Le nouveau texte organique doit permettre de remédier aux deux faiblesses du cadre budgétaire actuel : le contrôle de l’efficacité de la dépense publique est lacunaire, les gestionnaires ne sont pas aujourd’hui tenus à un compte rendu mettant en évidence les résultats obtenus au regard des moyens mobilisés, et le Parlement reste cantonné dans une approche quantitative des budgets reposant sur le seul volume des crédits, sur leur taux d’évolution et leur taux de consommation. Malgré les efforts de globalisation entrepris depuis quelques années, le budget de l’Etat constitue toujours un cadre de gestion rigide et peu responsabilisant. Avec la nouvelle loi, les crédits seront regroupés au sein de programmes ministériels fongibles au sein desquels les crédits pourraient être déployées par les gestionnaires.

La LOLF devrait viser en outre à mieux assurer l’exercice du pouvoir budgétaire du Parlement, en restaurant la portée de l’autorisation budgétaire qu’il accorde, en accroissant la lisibilité et la sincérité des documents budgétaires pour permettre  un meilleur contrôle et en établissant un calendrier favorisant l’exercice de la fonction budgétaire du Parlement tout au long de l’année.

La LOLF devrait institutionnaliser le débat d’orientation budgétaire qui doit être le moment d’un premier compte rendu sur l’exécution de la loi de finances de l’année précédente.

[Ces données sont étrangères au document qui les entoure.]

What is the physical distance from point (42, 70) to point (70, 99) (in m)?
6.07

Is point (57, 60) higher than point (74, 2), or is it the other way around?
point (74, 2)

Au stade de la préparation, du dépôt et de l’examen de la loi de finances, l’information transmise au Parlement serait accrue, l’incidence des dispositions affectant les ressources ou les charges de l’Etat serait évaluée. Le projet de règlement devrait s’accompagner du compte général de l’Etat et d’une évaluation des engagements hors bilan de l’Etat. La Cour des comptes serait investie d’une nouvelle mission de certification des comptes de l’Etat. Le Parlement serait plus étroitement associé à l’exécution budgétaire via des procédures d’information sur les mouvements réglementaires de crédits intervenus pendant l’année en cours, sur les motifs des dépassements de crédits évaluatifs. Les pouvoirs du Parlement lors du débat budgétaire seraient accrus, notamment en matière de vote des crédits, de droit d’amendement. Les pouvoirs et les missions des commissions des finances seraient élargis, en les investissant de la charge de suivre et de contrôler l’exécution des lois de finances et de procéder à l’évaluation de toute question relative aux finances publiques.

Pour tenir toutes ses promesses, pour ne pas se contenter de changer dans la forme, le débat sur la configuration de la LLOF doit associer toutes les parties prenantes, à commencer par les parlementaires eux-mêmes. Les nouvelles méthodes de travail dictées par la LOLF concernent autant les acteurs du monde politique que ceux du monde administratif. Elles peuvent susciter de nouvelles manières de faire de la politique, et de nouvelles manières de la traduire en actes quotidiens. La réforme portée par la LOLF intéresse en premier lieu le cœur du processus de démocratisation des institutions, la relation entre le Parlement et le gouvernement. Certes, la procédure budgétaire n’est qu’un aspect de la relation entre le Parlement et le gouvernement. Mais elle touche fondamentalement la capacité d’agir de l’Etat et peut être révélatrice d’une conception de la démocratie. La LOLF n’est pas destinée à changer les attributions du gouvernement et du Parlement, mais son but est de mettre fin à une interprétation de la Constitution transformant le Parlement en «chambre d’enregistrement» du budget. C’est véritablement là que se situe l’enjeu de la LOLF et que se décidera son succès ou son échec. Nos élus ont-ils conscience de cet enjeu ? De ce point de vue, la LOLF apparaît comme une «opération vérité» sur la capacité du Parlement à initier un rééquilibrage entre pouvoir législatif et pouvoir exécutif dans la procédure budgétaire.